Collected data
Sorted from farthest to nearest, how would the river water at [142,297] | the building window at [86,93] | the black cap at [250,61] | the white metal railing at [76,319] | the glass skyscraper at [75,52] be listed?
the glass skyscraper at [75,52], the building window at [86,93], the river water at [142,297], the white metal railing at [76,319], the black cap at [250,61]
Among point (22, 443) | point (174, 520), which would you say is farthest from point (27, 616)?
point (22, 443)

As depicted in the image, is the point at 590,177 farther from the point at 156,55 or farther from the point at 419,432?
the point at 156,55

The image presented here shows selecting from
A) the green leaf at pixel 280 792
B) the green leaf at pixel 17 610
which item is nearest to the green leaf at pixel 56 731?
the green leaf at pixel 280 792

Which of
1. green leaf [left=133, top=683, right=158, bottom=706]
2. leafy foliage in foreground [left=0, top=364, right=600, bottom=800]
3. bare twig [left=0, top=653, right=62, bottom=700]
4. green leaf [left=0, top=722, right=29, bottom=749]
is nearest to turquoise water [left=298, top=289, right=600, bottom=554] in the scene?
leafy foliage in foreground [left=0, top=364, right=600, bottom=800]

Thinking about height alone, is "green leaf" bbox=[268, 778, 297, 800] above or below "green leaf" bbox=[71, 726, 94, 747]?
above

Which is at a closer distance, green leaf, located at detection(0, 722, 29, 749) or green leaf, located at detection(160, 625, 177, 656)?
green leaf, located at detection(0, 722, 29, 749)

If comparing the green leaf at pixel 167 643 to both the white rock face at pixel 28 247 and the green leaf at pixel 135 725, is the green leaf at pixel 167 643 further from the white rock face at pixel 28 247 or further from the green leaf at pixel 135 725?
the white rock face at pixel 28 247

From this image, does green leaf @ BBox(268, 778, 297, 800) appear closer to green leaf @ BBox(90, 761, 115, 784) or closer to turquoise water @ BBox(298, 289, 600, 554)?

■ What you will do
Copy every item above word for word, keeping each line as it appears.

■ Written solution
Sorted from farthest to nearest, how would the river water at [142,297] | the building window at [86,93] | the black cap at [250,61] | the white metal railing at [76,319] | the glass skyscraper at [75,52] be listed?
the glass skyscraper at [75,52], the building window at [86,93], the river water at [142,297], the white metal railing at [76,319], the black cap at [250,61]
Among point (22, 443) | point (174, 520), which would you say is farthest from point (27, 616)?
point (22, 443)

As depicted in the image, is the point at 590,177 farther from the point at 156,55 or farther from the point at 419,432?
the point at 156,55

The image presented here shows selecting from
A) the green leaf at pixel 280 792
B) the green leaf at pixel 17 610
which item is nearest to the green leaf at pixel 56 731?
the green leaf at pixel 280 792

Which of
1. green leaf [left=133, top=683, right=158, bottom=706]
2. leafy foliage in foreground [left=0, top=364, right=600, bottom=800]
3. bare twig [left=0, top=653, right=62, bottom=700]
4. green leaf [left=0, top=722, right=29, bottom=749]
is nearest to turquoise water [left=298, top=289, right=600, bottom=554] in the scene?
leafy foliage in foreground [left=0, top=364, right=600, bottom=800]

Thinking about height alone, is "green leaf" bbox=[268, 778, 297, 800] above or below "green leaf" bbox=[71, 726, 94, 747]?
above

Which is at a closer distance, green leaf, located at detection(0, 722, 29, 749) or green leaf, located at detection(160, 625, 177, 656)?
green leaf, located at detection(0, 722, 29, 749)

If comparing the green leaf at pixel 167 643 to both the white rock face at pixel 28 247 and the green leaf at pixel 135 725, is the green leaf at pixel 167 643 further from the white rock face at pixel 28 247 or further from the green leaf at pixel 135 725?
the white rock face at pixel 28 247

From this image, does green leaf @ BBox(268, 778, 297, 800) appear closer to green leaf @ BBox(90, 761, 115, 784) or closer to turquoise water @ BBox(298, 289, 600, 554)?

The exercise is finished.